═══ Records
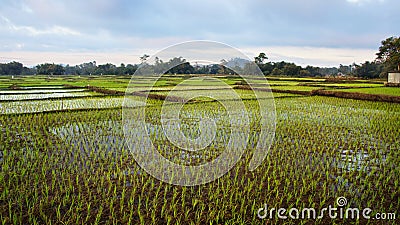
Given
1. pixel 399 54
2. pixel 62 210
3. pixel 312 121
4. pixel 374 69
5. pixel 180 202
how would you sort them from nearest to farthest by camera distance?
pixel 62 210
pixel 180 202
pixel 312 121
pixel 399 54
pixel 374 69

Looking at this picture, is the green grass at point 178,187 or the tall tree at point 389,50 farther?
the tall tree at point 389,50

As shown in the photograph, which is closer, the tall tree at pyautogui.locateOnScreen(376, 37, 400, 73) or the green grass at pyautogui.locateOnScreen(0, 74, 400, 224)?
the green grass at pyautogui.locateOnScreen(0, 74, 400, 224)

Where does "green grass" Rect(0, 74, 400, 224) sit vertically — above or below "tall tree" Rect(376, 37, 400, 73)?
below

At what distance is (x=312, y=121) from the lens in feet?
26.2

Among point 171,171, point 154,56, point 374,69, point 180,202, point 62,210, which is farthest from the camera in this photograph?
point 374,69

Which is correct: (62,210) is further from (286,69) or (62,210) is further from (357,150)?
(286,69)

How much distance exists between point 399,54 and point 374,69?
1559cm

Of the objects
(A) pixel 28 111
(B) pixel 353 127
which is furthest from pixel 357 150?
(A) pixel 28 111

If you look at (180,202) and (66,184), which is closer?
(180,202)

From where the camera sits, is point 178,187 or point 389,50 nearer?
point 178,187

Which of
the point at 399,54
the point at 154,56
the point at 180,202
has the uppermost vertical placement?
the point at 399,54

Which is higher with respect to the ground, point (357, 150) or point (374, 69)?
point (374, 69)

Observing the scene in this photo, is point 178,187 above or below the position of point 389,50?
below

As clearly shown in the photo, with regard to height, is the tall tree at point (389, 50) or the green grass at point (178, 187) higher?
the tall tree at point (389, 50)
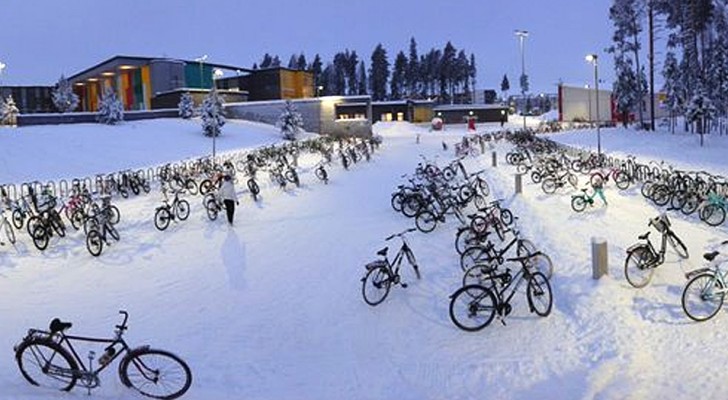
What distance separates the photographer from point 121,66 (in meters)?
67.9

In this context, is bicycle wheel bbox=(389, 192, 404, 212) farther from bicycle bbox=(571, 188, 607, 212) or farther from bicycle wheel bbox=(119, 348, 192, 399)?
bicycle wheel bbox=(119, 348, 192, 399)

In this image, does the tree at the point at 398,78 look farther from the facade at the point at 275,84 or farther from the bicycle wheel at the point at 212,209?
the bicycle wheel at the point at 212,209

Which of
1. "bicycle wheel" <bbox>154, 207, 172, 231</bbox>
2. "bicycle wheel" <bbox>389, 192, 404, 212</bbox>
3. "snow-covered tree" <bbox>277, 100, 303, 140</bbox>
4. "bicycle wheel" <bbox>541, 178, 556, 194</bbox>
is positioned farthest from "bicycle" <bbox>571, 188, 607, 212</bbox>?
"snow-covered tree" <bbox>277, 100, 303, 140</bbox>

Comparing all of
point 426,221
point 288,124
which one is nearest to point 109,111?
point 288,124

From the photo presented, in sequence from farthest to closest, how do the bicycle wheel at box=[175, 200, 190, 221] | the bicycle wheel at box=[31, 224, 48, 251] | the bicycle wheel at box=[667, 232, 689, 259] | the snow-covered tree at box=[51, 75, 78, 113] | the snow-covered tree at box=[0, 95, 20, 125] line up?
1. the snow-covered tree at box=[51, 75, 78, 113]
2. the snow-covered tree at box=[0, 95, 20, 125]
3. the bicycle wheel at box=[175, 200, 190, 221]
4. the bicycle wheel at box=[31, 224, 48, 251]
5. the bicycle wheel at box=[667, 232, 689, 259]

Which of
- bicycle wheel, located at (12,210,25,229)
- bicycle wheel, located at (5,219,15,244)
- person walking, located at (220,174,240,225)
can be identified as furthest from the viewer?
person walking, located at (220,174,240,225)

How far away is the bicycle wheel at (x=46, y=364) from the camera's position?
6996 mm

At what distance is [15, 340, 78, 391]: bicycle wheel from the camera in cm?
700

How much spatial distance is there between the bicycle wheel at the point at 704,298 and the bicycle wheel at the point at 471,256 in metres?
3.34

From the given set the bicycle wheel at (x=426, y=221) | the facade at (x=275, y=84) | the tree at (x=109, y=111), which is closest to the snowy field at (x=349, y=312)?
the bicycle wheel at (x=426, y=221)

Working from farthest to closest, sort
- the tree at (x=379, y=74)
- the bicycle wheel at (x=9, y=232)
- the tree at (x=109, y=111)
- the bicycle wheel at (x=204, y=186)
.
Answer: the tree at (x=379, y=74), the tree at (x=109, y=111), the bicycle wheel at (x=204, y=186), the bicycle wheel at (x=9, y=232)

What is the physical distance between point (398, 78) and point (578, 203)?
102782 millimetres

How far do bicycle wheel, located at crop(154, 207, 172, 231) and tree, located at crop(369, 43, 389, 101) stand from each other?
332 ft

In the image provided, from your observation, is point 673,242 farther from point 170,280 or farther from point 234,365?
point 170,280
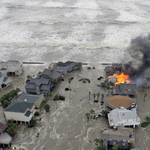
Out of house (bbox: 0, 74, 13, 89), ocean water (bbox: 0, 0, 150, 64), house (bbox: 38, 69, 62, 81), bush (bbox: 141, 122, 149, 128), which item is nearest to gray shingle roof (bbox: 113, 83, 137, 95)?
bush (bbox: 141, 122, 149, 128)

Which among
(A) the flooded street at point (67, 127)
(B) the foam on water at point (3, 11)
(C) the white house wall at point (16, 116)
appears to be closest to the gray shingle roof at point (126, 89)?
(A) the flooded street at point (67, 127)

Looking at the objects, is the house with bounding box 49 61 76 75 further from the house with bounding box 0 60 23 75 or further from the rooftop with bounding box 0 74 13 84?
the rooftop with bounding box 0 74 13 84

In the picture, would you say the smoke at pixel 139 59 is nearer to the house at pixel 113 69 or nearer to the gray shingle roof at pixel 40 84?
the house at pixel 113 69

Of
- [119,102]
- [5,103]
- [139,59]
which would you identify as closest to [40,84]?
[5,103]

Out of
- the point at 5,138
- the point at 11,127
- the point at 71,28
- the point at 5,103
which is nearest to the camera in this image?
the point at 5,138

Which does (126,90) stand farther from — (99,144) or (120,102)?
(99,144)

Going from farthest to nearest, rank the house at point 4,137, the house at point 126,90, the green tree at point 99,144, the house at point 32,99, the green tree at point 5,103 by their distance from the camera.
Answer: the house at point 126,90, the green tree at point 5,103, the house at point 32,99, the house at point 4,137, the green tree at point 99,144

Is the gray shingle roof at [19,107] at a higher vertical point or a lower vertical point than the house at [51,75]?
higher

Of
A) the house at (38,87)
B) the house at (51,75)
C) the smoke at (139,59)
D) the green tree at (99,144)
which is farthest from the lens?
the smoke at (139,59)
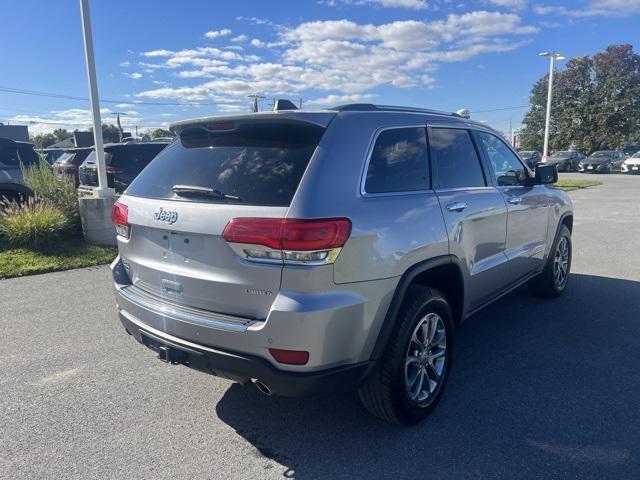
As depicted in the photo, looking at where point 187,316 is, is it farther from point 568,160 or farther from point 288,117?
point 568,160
══════
**What you need to do**
Copy the items word for word, starting with the line that contains "As depicted in" and continuing through the last line of the items.

**Solved problem**
As depicted in the photo, looking at where point 187,316 is, is it farther from point 568,160 or farther from point 288,117?
point 568,160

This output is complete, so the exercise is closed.